Hi there, which is the best Cloud Data Warehouse t...
# advice-data-warehouses
s
Hi there, which is the best Cloud Data Warehouse these days? Snowflake, Google BigQuery, Amazon Redshift, Azure Synapse, Firebolt or any others?
❄️ 7
firebolt 2
👍 2
t
I prefer ClickHouse 😄
👍 1
a
Couple of gripes I have with Redshift: • It’s not serverless, so have to choose the # of nodes upfront. • Storage and compute are coupled until one upgrades to ra3, thus from experience new users will run out of storage long b4 compute becomes an issue. • Dealing with semistructured data with SUPER and PartiQL is not very pleasant. It gets the job done, but it’s not quite as exciting as the newer entries on your list @Simon Späti
👌 1
z
Apologies in advance if this opinion comes off strong, but I’m passionate about this. I feel there’s a common misconception on what is the ‘best’ The best for what? General purpose, denormalized compute, relational compute? Best value? In our case data sources were primarily API ; with access infrequent and large storage requirements. In this case we chose BigQuery as most data coming in is JSON raw and we don’t have any SQL instances at all. We had existing apps running in GKE so native logging sinks to BigQuery from GKE were a strong sell as well. No solution is ‘best’ in all categories, you’ll have to compromise somewhere.
💯 8
👍 1
s
My team at ResQ uses Redshift but as others have mentioned its coupling of storage and compute makes problems of multi-tenancy and compute isolation difficult to solve. We tried transitioning to Snowflake but ran into some performance issues. The snowflake serverless model is great but makes pricing difficult to estimate. Also if you’re using any streaming solutions then you either have to always have a micro warehouse on or do the work of setting up a Snowpipe to ingest from S3. Also if you’re a dbt shop with deep dags, we found name resolution of nested views to dramatically affect performance
s
Interesting @Tony Cini, do you see ClickHouse, Pinot and Druid as Cloud Data Warehouses? These are two different things, on the details more on this question. @Zach Brak Yeah, agree, best is always a bad word. For me best relates to DWH capabilities such as joining and SQL window function and fast response time. So more on the analytics BI side where also the customer sits.
🤙🏼 1
a
I'm a huge fan of Snowflake!
j
Redshift and Synapse couple storage and compute, Synapse takes it a step further and couples parallelism to compute tier. I feel these need some modernization to compete in the space. Clickhouse and the like I wouldn't consider cloud data warehouses, they're OLAP solutions like Power BI datasets and Tableau datasets. BigQuery and Snowflake seem to be the most flexible, more importantly, all of the newer open source projects seem to favor these the most, which to me is a huge indicator. I'd say Databricks is missing from the list. Delta with Databricks and dbt along with a serverless SQL on top of delta like Synapse SQL serverless or Athena really lets you decouple compute, storage and access. In terms of flexibility on the T side of ELT, I personally feel Databricks wins. It also comes with native cdc.
j
I'm with @Zach Brak, best is about what's best for YOUR workload.
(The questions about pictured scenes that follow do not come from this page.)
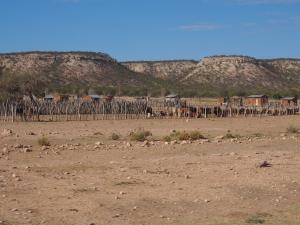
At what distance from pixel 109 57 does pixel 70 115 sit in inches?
3022

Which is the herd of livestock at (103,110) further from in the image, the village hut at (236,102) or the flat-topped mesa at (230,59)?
the flat-topped mesa at (230,59)

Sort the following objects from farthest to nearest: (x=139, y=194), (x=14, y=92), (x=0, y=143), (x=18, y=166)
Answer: (x=14, y=92) < (x=0, y=143) < (x=18, y=166) < (x=139, y=194)

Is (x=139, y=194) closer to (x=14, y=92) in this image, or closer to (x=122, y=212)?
(x=122, y=212)

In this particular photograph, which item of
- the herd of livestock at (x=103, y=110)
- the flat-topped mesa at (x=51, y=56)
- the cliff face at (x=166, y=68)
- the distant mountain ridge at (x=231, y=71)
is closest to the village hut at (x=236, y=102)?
the herd of livestock at (x=103, y=110)

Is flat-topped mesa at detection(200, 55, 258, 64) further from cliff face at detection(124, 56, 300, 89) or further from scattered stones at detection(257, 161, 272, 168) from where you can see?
scattered stones at detection(257, 161, 272, 168)

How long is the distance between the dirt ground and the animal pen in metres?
21.6

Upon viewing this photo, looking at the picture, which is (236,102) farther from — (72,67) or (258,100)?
(72,67)

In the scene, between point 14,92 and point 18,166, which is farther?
Answer: point 14,92

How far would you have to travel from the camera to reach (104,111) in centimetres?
4678

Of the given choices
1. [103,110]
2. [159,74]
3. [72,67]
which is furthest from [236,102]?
[159,74]

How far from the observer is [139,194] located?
1102 centimetres

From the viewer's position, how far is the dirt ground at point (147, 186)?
9320mm

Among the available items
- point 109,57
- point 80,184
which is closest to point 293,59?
point 109,57

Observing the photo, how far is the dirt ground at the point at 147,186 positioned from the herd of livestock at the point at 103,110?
70.7ft
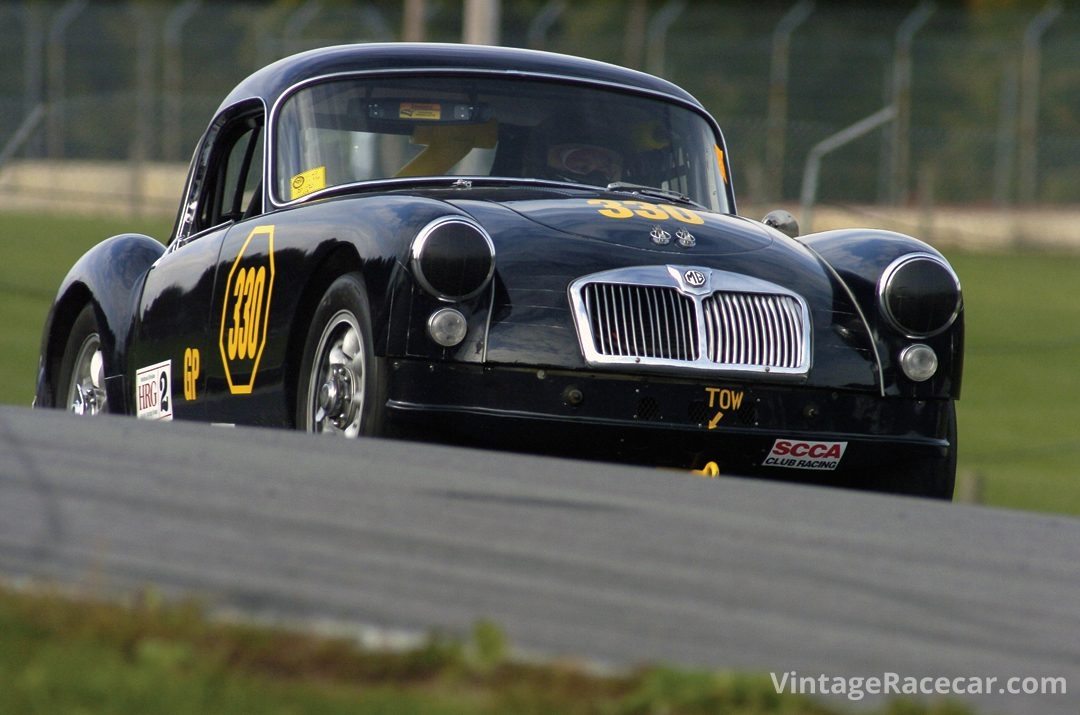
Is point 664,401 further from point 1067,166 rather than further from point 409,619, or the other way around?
point 1067,166

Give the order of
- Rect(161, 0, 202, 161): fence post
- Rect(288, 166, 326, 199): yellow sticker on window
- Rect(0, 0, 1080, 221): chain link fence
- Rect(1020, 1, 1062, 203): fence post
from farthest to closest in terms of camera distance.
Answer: Rect(161, 0, 202, 161): fence post → Rect(1020, 1, 1062, 203): fence post → Rect(0, 0, 1080, 221): chain link fence → Rect(288, 166, 326, 199): yellow sticker on window

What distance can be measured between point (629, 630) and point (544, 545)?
1.59 feet

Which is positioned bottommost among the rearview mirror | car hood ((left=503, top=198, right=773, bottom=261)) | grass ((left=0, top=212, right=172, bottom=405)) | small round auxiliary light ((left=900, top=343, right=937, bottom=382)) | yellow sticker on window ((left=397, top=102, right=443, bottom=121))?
grass ((left=0, top=212, right=172, bottom=405))

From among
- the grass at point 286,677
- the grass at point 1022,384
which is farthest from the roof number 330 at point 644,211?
the grass at point 1022,384

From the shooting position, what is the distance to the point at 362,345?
5.41 metres

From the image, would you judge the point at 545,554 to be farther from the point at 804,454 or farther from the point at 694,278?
the point at 804,454

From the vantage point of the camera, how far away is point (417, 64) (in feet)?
22.4

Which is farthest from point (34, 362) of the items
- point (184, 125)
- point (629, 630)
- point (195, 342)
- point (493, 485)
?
point (184, 125)

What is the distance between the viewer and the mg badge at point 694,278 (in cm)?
546

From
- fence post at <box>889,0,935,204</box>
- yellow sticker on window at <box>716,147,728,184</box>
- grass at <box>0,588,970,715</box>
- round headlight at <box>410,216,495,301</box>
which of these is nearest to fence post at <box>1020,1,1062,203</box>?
fence post at <box>889,0,935,204</box>

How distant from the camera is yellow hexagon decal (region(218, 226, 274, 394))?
605cm

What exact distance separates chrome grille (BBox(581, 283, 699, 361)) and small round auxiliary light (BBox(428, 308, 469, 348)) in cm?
37

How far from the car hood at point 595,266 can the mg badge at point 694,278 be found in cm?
3

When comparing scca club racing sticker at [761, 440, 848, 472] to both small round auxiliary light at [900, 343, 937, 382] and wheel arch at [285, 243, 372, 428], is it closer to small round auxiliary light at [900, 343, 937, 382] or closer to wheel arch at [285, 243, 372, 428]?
small round auxiliary light at [900, 343, 937, 382]
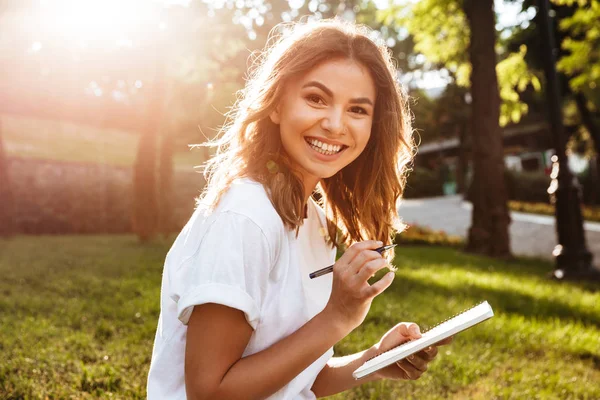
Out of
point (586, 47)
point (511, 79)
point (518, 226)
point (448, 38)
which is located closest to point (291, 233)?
point (586, 47)

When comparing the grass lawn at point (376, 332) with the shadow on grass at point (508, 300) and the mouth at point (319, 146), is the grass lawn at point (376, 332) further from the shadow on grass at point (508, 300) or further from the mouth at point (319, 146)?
the mouth at point (319, 146)

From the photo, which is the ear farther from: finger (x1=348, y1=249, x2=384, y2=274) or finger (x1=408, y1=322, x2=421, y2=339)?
finger (x1=408, y1=322, x2=421, y2=339)

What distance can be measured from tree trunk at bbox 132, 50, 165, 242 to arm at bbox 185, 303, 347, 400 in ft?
35.5

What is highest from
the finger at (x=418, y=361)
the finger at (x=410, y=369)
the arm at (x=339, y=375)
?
the finger at (x=418, y=361)

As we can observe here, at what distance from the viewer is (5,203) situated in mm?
13023

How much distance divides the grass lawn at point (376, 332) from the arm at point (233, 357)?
178 centimetres

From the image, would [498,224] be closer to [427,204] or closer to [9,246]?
[9,246]

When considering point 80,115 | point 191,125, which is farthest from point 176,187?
point 80,115

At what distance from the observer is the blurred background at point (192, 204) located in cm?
392

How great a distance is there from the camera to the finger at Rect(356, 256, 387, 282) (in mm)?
1557

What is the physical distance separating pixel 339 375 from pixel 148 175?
34.1ft

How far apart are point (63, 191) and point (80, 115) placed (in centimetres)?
1355

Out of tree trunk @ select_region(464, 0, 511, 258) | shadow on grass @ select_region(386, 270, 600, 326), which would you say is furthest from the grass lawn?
tree trunk @ select_region(464, 0, 511, 258)

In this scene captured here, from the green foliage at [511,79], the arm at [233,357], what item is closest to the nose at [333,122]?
the arm at [233,357]
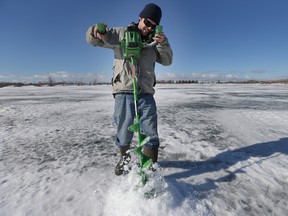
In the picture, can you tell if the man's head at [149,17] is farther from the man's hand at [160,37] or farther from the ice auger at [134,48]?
the man's hand at [160,37]

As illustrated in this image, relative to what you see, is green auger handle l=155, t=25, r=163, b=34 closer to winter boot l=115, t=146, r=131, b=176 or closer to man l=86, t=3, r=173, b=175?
man l=86, t=3, r=173, b=175

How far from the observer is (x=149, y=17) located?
2.25 metres

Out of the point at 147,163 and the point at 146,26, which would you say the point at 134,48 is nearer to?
the point at 146,26

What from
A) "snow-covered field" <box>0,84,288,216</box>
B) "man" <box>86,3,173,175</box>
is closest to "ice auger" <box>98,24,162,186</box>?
"man" <box>86,3,173,175</box>

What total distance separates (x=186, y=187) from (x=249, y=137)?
2511 mm

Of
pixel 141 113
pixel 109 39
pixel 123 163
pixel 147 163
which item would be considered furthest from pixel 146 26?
pixel 123 163

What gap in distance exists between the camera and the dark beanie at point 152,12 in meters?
2.24

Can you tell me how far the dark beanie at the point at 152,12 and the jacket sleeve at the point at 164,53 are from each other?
0.27m

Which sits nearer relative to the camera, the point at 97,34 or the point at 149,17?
the point at 97,34

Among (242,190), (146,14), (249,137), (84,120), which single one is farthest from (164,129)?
(146,14)

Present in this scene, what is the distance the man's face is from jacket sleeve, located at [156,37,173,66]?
0.19 meters

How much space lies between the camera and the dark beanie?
2.24 metres

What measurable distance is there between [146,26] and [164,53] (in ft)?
1.05

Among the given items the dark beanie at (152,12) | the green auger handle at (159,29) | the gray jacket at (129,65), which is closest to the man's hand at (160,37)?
the green auger handle at (159,29)
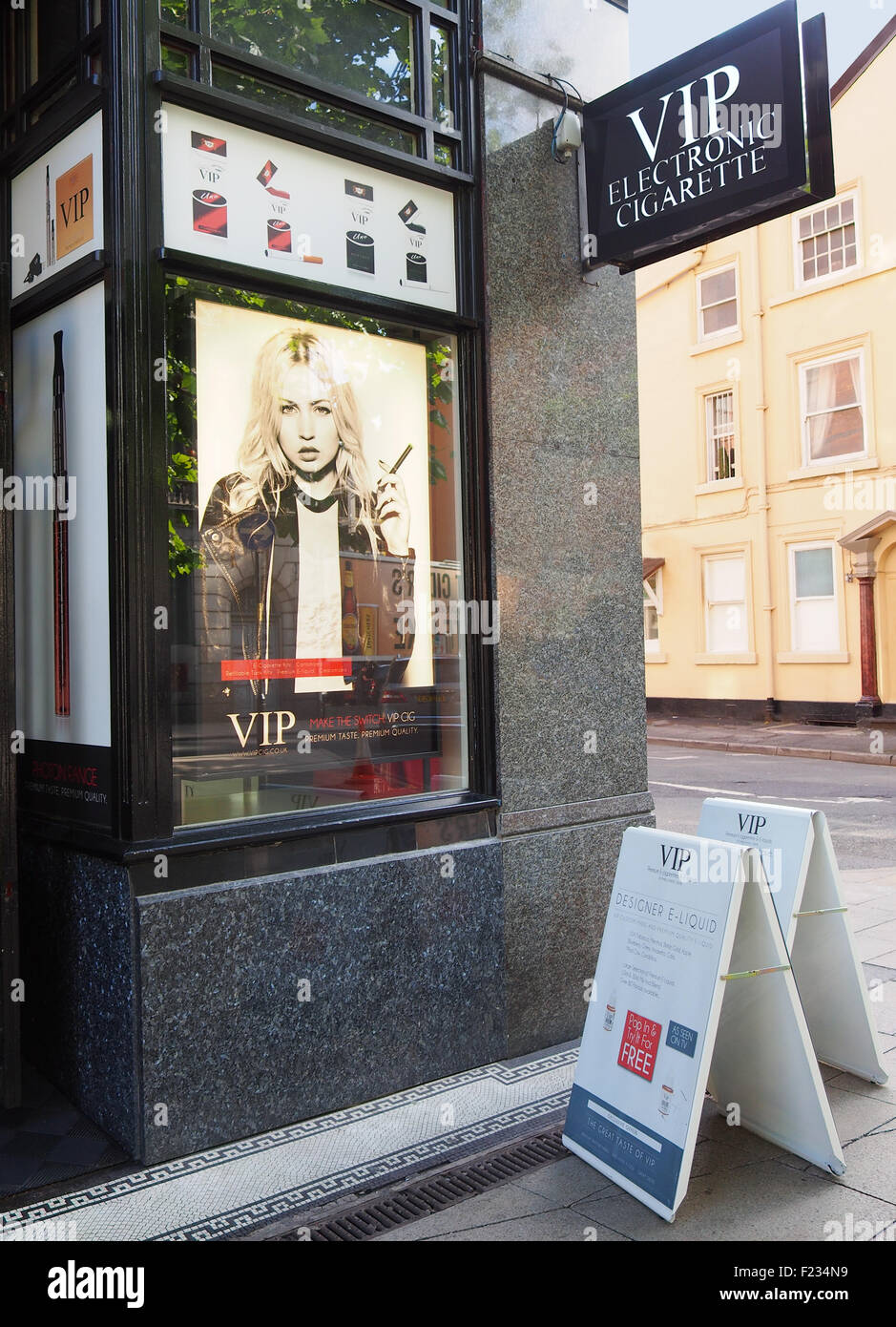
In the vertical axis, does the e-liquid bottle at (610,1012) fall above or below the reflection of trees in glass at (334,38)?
below

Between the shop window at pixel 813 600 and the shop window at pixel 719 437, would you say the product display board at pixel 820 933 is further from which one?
the shop window at pixel 719 437

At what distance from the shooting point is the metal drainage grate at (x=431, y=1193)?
3221 mm

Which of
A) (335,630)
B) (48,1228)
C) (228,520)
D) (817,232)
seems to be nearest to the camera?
(48,1228)

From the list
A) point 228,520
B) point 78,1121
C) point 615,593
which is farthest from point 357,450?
point 78,1121

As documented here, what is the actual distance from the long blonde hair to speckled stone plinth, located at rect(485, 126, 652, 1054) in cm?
66

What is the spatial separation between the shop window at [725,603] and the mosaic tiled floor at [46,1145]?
19.5m

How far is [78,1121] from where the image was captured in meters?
3.95

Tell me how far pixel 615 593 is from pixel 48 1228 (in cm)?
355

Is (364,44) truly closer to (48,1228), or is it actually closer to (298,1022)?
(298,1022)

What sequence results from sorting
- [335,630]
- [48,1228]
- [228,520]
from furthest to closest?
[335,630]
[228,520]
[48,1228]

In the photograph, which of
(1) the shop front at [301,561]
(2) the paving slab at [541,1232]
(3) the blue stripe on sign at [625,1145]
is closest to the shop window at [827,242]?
(1) the shop front at [301,561]

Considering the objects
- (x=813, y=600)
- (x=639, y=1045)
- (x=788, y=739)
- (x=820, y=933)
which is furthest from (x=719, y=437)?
(x=639, y=1045)
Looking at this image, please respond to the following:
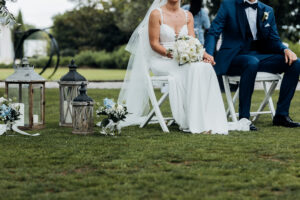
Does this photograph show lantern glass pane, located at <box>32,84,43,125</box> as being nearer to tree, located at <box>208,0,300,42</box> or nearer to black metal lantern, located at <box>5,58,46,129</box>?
black metal lantern, located at <box>5,58,46,129</box>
For us, that's been BigQuery. But it's really important to deeply understand your use case today and where you expect to grow as well. I do have a really hard time recommending Redshift or Synapse because of some of the items already mentioned and more—my experiences have just been really poor every time from both a cost and performance standpoint on many different types of workloads. But for us, we often inherit what our clients use 🙃 Firebolt is interesting, but young. Excited to see their roadmap grow. BigQuery is established, but now moves more slowly (like usually happens with maturity in a category). Snowflake strikes me as somewhere in between, but cost and performance models of all of these can vary hugely depending on your use case.
1
z
@Jordan Fox huge +1 on the open source viability standpoint. Extensibility is king imo - a dev-friendly and robust API (with configurability as part of said API) is definite must for a modern data solution. @Justin Beasley interested in your assumption BigQuery feature release is slowing down with maturity - I actually feel it’s speeding up. Upcoming featureset pulled in from dataform is going to blow a lot of competition out of the water if GCP can have a fully managed dbt like featureset built into their offering. Agree on cost and performance, again to reiterate BQ handles wide and deep data tables, UNNEST() > JOINs. Snowflake kind of JOIN and many table. In this way snowflake gets favored by many trying to lift and shift ODBC / MSSQL etc.
j
@Zach Brak I think they're spending less overall time innovating on wide platform features and are going deep on certain niches (e.g. geospatial data). To be clear, I think they're doing well for their category and better than most platforms at this scale—but they do incur levels of technical debt over time, and can't "move fast and break things" when massive enterprises rely on the platform. Still, features in the pipeline like native JSON types and such are great and do have broader appeal. Most are largely inferential based on great ideas from other platforms—which we all want, but speak to the desires of a broad community and aren't necessarily unique to the platform (that is, aren't net new innovations). To me the biggest selling point for BigQuery is the true separation of compute (and the nature of the storage side, which is otherworldly), simple billing, and the things it inherits from GCP like their insane networking. But those are fixed-point wins for them, and while they give Google a certain scale of moat, are also somewhat binding for them. BigQuery when it came out was pure witchcraft; now it's the expected incumbent that everyone should compare and compete against. I'm still hugely bullish on BigQuery, and maybe it's okay that their work right now is largely feature-borrowing to help remove some of the platform objections. But I hope that they're also letting engineers really dream big about the next big thing because I think in the next few year's we're going to need another transformational moment in the space like BQ's original release was.
🔥 2
💯 2
z
That’s a great summary - these are the nuggets of knowledge I come here for!
j
I really think as Databricks evolves we'll see more of that flexibility. Delta, photon, and the native spark ecosystem being capable of switching very easily between code and SQL makes a huge difference in the developers workflow. Native cdc through delta logs has been amazing in regards to designing solutions around master data. You can very easily manage the separation of compute and storage, and having a smaller cluster on to serve the SQL endpoint with a separate cluster to manage the batch transforms is a lower cost solution, with serverless solutions like Athena and Synapse overtop of Delta being even lower cost for end users. The latest feature I like the most is how their COPY INTO statement natively keeps a high watermark on files its seen already.